I am looking for a scheduling software recommendation. I have done some searches and haven't really seen what I am looking for. I don't need something that integrates with the rest of my software. I use QB for my books and invoicing and excel for my estimates and those both work good for me. 

A bit of background. I am a small custom builder/ remodeler and myself and one other guy manage all of our projects. Really I manage everything on a global scale and he is my field superintendent. What I am looking for is a software program that will allow me to show all of our company projects on a master schedule, as well as be able to detail the specific tasks of a project *and* show my personal tasks/ appointments on one "sheet of paper". 

I want something that is intuitive and simple, but smart enough to be able to work with the builder's work process/ cycle. I want tasks to be able to be tied to one another so that if you push one task/ trade, it pushes everything that is on the same path.

Does this exist??? Any help would be greatly appreciated.


----------



## rselectric1 (Sep 20, 2009)

*Very far* from simple, but it does what you are looking for.

http://constructionsuite.com/

I use it (at least 10% of what it can do :laughing I find it extreme overkill in my situation.

I'm guessing microsoft project may work for your application better.


----------



## BreyerConstruct (May 22, 2006)

look up GnattProject.
We've been trying it out. Pretty simple, but also a bit scarce on help (but it is free!).
~Matt


----------



## Ohiobuilder (Feb 16, 2007)

Written by a builder for builders. 

http://www.virtualboss.net/index.htm


----------



## tacotory (Jul 25, 2005)

BreyerConstruct said:


> look up GnattProject.
> We've been trying it out. Pretty simple, but also a bit scarce on help (but it is free!).
> ~Matt



Thanks to everyone for the input- I really appreciate it!:thumbup:

I think I am going to give the GanttProject a try for a bit.
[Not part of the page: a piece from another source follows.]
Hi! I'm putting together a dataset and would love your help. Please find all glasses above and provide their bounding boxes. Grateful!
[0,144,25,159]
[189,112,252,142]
I like the looks of the ConstructionSuite software, but free is a pretty good price! :whistling

Anyone have a schedule that they have for a new home that they'd care to scare so I am not starting from scratch?? 

Thanks again to everyone!


----------



## festerized (May 19, 2007)

UDA is a great all in program


----------



## blogsiter (Nov 8, 2010)

tacotory said:


> I am looking for a scheduling software recommendation. I have done some searches and haven't really seen what I am looking for. I don't need something that integrates with the rest of my software. I use QB for my books and invoicing and excel for my estimates and those both work good for me.
> 
> A bit of background. I am a small custom builder/ remodeler and myself and one other guy manage all of our projects. Really I manage everything on a global scale and he is my field superintendent. What I am looking for is a software program that will allow me to show all of our company projects on a master schedule, as well as be able to detail the specific tasks of a project *and* show my personal tasks/ appointments on one "sheet of paper".
> 
> ...


HI tacotory Try these Software :

► GranttProject [Free]
► Joho [Online Project Management]
► MindJet 

Joho and Mindjet Easy-to-use. Enjoy Dude!


----------



## Carmello (Nov 19, 2010)

I am starting to use google calendars. You can can multiple people accessing each calendar with different levels of accessibility. Also I you have an iPhone, you can update tasks on the computer in the office, and your super should be able to see tasks updated on his iPhone. And vice versa.


----------



## Aladdin Builders (Sep 2, 2007)

Virtual Boss does it all!


----------



## Magic Hammer (Dec 11, 2007)

Please give links to what you recommend.
Thanks


----------



## Aladdin Builders (Sep 2, 2007)

*Virtual Boss*



Magic Hammer said:


> Please give links to what you recommend.
> Thanks


http://www.virtualboss.net/screenshots/tasklistscreen.htm


----------



## Magic Hammer (Dec 11, 2007)

I use Tom's Planner, simple and cheap and it's online ($10 per month).
www.tomsplanner.com/


----------



## Kent Whitten (Mar 24, 2006)

Magic Hammer said:


> Please give links to what you recommend.
> Thanks





Ohiobuilder said:


> Written by a builder for builders.
> 
> http://www.virtualboss.net/index.htm


It was already listed. No need to be redundant.


----------